REQUIRED TASK: Exactly as given, repeat all of the entries.

________________

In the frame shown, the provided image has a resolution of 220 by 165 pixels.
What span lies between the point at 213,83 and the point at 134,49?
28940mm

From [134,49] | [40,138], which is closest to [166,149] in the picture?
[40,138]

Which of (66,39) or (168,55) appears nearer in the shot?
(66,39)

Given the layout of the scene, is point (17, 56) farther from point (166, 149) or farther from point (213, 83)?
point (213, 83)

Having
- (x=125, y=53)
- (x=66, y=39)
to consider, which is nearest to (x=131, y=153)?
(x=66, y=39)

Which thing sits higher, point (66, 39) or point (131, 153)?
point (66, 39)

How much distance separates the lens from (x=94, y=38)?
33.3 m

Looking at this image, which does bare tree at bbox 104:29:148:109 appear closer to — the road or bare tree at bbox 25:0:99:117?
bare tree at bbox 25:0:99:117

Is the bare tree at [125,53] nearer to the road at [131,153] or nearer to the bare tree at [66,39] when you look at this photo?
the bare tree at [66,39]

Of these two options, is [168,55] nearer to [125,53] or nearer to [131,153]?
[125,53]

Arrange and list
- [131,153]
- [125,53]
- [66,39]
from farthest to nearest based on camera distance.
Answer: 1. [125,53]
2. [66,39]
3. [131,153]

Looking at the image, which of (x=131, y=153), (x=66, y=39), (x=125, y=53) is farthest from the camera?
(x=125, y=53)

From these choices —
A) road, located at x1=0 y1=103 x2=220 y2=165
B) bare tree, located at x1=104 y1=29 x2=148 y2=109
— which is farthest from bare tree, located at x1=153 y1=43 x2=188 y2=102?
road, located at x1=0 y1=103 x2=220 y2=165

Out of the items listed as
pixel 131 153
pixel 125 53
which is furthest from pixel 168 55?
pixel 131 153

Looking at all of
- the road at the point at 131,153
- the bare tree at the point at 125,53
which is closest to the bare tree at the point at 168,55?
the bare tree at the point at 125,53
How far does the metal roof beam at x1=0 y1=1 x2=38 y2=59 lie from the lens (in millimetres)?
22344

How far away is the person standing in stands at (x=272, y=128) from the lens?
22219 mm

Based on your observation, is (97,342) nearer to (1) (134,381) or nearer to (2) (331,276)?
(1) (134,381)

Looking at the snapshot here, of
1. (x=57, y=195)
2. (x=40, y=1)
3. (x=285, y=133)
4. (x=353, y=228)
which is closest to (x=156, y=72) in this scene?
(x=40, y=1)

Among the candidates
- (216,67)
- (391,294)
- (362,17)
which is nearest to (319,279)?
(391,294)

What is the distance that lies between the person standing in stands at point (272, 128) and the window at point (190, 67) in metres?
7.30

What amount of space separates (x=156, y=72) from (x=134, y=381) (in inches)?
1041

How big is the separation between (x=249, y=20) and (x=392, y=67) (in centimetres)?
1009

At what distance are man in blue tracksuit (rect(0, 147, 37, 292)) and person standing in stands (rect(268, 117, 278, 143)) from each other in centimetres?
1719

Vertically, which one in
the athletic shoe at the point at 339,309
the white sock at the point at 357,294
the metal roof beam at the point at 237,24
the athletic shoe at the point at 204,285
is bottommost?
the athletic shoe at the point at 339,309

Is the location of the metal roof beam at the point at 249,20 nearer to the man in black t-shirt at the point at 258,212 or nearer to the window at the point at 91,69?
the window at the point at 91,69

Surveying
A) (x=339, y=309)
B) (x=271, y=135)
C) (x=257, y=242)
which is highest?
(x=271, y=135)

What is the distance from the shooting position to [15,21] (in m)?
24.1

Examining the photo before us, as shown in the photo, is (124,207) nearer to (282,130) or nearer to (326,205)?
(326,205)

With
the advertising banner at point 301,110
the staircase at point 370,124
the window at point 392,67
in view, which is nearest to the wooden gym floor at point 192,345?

________________

FINAL ANSWER:
In the frame shown, the provided image has a resolution of 220 by 165 pixels.
What span lies between the point at 213,83 and the point at 134,49?
28940mm

From [134,49] | [40,138], which is closest to [166,149] in the picture?
[40,138]

Which of (66,39) or (168,55) appears nearer in the shot?
(66,39)

Given the layout of the scene, is point (17, 56) farther from point (166, 149) or farther from point (213, 83)?
point (213, 83)

Having
- (x=125, y=53)
- (x=66, y=39)
to consider, which is nearest to (x=131, y=153)?
(x=66, y=39)

Which thing sits higher, point (66, 39) or point (131, 153)?
point (66, 39)

How much distance separates the lens from (x=94, y=38)?
33.3 m

Looking at this image, which does bare tree at bbox 104:29:148:109 appear closer to — the road or bare tree at bbox 25:0:99:117?
bare tree at bbox 25:0:99:117

Is the bare tree at [125,53] nearer to the road at [131,153] or nearer to the bare tree at [66,39] when you look at this photo?
the bare tree at [66,39]

Of these two options, is [168,55] nearer to [125,53] or nearer to [131,153]?
[125,53]

Arrange and list
- [131,153]
- [125,53]
- [66,39]
from farthest to nearest based on camera distance.
Answer: 1. [125,53]
2. [66,39]
3. [131,153]

Looking at the image, which of (x=131, y=153), (x=66, y=39), (x=125, y=53) is farthest from the camera?
(x=125, y=53)

From these choices —
A) road, located at x1=0 y1=103 x2=220 y2=165
B) bare tree, located at x1=104 y1=29 x2=148 y2=109
— which is farthest from bare tree, located at x1=153 y1=43 x2=188 y2=102?
road, located at x1=0 y1=103 x2=220 y2=165

Out of the items listed as
pixel 131 153
pixel 125 53
which is furthest from pixel 168 55?
pixel 131 153

Looking at all of
- the road at the point at 131,153
- the bare tree at the point at 125,53
which is closest to the bare tree at the point at 168,55?
the bare tree at the point at 125,53
How far does the metal roof beam at x1=0 y1=1 x2=38 y2=59 lie from the lens (in millimetres)?
22344

How far away is the person standing in stands at (x=272, y=128) from the lens?
22219 mm

Based on your observation, is (97,342) nearer to (1) (134,381) or nearer to (2) (331,276)?
(1) (134,381)

Looking at the snapshot here, of
1. (x=57, y=195)
2. (x=40, y=1)
3. (x=285, y=133)
4. (x=353, y=228)
which is closest to (x=156, y=72) in this scene?
(x=40, y=1)

Among the candidates
- (216,67)
- (391,294)
- (362,17)
which is nearest to (319,279)?
(391,294)

What is the distance that lies between the person standing in stands at point (272, 128) and the window at point (190, 67) in metres?
7.30

What amount of space separates (x=156, y=72) from (x=134, y=381) (in inches)?
1041

How big is the separation between (x=249, y=20) and (x=392, y=67) (in centimetres)?
1009

At what distance are man in blue tracksuit (rect(0, 147, 37, 292)) and person standing in stands (rect(268, 117, 278, 143)) from each other in centimetres?
1719

Vertically, which one in
the athletic shoe at the point at 339,309
the white sock at the point at 357,294
the metal roof beam at the point at 237,24
the athletic shoe at the point at 204,285
is bottommost?
the athletic shoe at the point at 339,309

Is the location of the metal roof beam at the point at 249,20 nearer to the man in black t-shirt at the point at 258,212 or nearer to the window at the point at 91,69?
the window at the point at 91,69

Surveying
A) (x=339, y=309)
B) (x=271, y=135)
C) (x=257, y=242)
which is highest?
(x=271, y=135)

What is the distance from the shooting position to [15,21] (in m)?
24.1

Examining the photo before us, as shown in the photo, is (124,207) nearer to (282,130) or nearer to (326,205)?
(326,205)

With
the advertising banner at point 301,110
the staircase at point 370,124
the window at point 392,67
in view, which is nearest to the wooden gym floor at point 192,345?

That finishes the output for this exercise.